[Records from a data collection]
· · · ·
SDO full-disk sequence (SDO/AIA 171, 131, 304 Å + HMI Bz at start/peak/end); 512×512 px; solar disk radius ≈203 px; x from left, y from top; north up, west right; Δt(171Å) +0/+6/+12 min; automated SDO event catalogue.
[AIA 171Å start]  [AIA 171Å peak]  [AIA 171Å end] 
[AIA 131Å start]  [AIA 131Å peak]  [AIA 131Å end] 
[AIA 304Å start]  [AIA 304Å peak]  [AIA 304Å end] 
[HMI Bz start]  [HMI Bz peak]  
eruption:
· · · ·
Goal of the exercise: Recast every line of the items above as a JSON list of strings, one string per line, omitting any blank lines.

Result for this task:
[
  "SDO full-disk sequence (SDO/AIA 171, 131, 304 Å + HMI Bz at start/peak/end); 512×512 px; solar disk radius ≈203 px; x from left, y from top; north up, west right; Δt(171Å) +0/+6/+12 min; automated SDO event catalogue.",
  "[AIA 171Å start]  [AIA 171Å peak]  [AIA 171Å end] ",
  "[AIA 131Å start]  [AIA 131Å peak]  [AIA 131Å end] ",
  "[AIA 304Å start]  [AIA 304Å peak]  [AIA 304Å end] ",
  "[HMI Bz start]  [HMI Bz peak]  ",
  "eruption:"
]